Alegan aceptar, mas se desconocen. Dialogan de amor, pero nutren su corazón de odio. Se erigen como heraldos de la paz, pero traen consigo la guerra. Se dicen creyentes, pero son hipócritas, erigiendo ídolos de barro en su templo. Juzgan, pero no obran, critican, pero no actúan. Creen que mi juicio será su condena, mas mi vasta calma los doblegará. Soy aquel que desafía lo imposible, el que escupe sobre la majestad del destino y lo convierte en polvo ante mis pies. Soy, fui y seré el fin del principio, alfa y omega, el inicio del final... final del inicio, omega y alfa, principio del fin el Soy. Aquellos que se postran ante alegatos vacíos y vanos se entregan a la perdición. Quien acepte este juicio peca, y quien peca, fracasará, pues su alma se disolverá como la niebla ante la luz del amanecer.

 

Rueguen, pues mi benevolencia ha tocado su límite. Ahora, en este instante eterno. Desataré, en este alegato, el aleph donde lo existente y lo negado se besan con dientes de acero. Desesperen…

 

Solo en esa desesperación, en el abismo más oscuro de la nada, hallaréis la paz, pues solo allí se alcanzará la calma infinita.

 

Al contemplar la hybris de Aidgland, Eohedon no vio una ciudad, sino el reflejo de su propia sombra: aquel instante remoto en que, como ellos, creyó que su divinidad era absoluta. Por eso su ira era silente… porque al destruirlos, se juzgaba a sí mismo.

 

Así, Eohedon alzó ambos brazos hacia los cielos, sus palmas abiertas hacia el abismo primordial, como si las huellas de su ser pudieran alcanzar las mismas fibras de la creación.
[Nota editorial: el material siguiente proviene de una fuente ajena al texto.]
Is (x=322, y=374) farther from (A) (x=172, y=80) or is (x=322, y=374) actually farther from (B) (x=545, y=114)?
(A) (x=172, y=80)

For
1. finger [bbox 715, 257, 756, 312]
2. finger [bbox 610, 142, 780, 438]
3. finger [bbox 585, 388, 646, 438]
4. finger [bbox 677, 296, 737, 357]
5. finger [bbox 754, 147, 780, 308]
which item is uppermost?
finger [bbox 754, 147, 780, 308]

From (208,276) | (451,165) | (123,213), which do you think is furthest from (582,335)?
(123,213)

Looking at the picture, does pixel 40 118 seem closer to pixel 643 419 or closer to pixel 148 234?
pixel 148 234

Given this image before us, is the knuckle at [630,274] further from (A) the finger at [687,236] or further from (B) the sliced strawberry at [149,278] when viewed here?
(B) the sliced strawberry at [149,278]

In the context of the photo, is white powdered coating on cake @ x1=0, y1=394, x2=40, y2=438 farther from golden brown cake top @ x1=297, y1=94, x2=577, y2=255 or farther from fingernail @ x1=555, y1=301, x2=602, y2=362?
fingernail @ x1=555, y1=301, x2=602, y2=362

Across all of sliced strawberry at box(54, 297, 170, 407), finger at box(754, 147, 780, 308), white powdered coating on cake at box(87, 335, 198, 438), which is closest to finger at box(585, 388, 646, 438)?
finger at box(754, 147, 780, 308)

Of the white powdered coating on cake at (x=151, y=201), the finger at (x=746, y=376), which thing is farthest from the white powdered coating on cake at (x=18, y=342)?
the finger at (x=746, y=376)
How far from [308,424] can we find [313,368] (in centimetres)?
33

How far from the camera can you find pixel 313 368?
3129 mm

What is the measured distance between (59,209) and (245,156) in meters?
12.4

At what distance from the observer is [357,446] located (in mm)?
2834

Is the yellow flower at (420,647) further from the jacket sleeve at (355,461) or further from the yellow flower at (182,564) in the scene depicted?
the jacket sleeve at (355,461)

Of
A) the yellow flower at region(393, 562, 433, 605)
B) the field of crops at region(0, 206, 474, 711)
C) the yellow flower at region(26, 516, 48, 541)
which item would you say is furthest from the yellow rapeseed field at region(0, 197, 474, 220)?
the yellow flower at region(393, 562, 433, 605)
El sol, el rey de los astros, pareció desplomarse del firmamento, como un dios desterrado de su trono. Su luz vaciló, como si los últimos vestigios de la creación misma se desmoronaran ante la majestad de Eohedon.

En el instante previo al juicio, Eohedon dudó. No por piedad, sino porque en la fisura más oculta de su ser divino, una voz susurró: ¿Y si tú también eres un engranaje de un dios mayor?

 

A pesar de que algunos intentaron huir, sus cuerpos se desintegraron en el aire. Aunque Rylen, rogase con lágrimas de desesperación, su clamor fue silenciado por la vastedad del juicio. Aún aquel observador impasible, quien, desde su altura inalcanzable, trató de escapar de la visión de la catástrofe, fue impotente. Nada pudo evitar lo inevitable.

 

El mundo entero, suspendido en su fragilidad, sintió la desesperación más profunda. Aidgland, en su núcleo mismo, sintió cómo la desesperación se apoderaba de su alma. Cada rincón de su existencia, cada estructura y cada suspiro, se rindió ante la magnitud de su destino. Desesperó hasta la cúspide de su inexistencia, desintegrándose en el polvo cósmico, la misma esencia primordial de las estrellas que, en tiempos inmemoriales, la habían dado a luz, en arenas de espacio y tiempo.

 

En el aleph, una de las esferas se abrió, y por un instante, Eohedon vio a Rylenah: su luz era idéntica a la de Rylen, el pontífice que ahora suplicaba. ¿Eras tú mi castigo o mi perdón?, pensó, demasiado tarde.

 

Aidlgand, ahora existente solo en su inexistencia incomprendida, se mantuvo siempre aquello que pudo y no ser.

 

Y, al final ante todo solo quedo Eohedon en ese lugar inhóspito del mundo o quizás solo ese lugar quedo en Eohedon, entonces mirando hacia el cielo pronuncio.

 

¿Y tú, que lees estas palabras en la falsa seguridad de tu mundo, no escuchas el crujir de los cimientos? ¿No notas que este pasaje es un espejo, y que Eohedon ya observa, desde sus líneas, la sal que corroe tu realidad?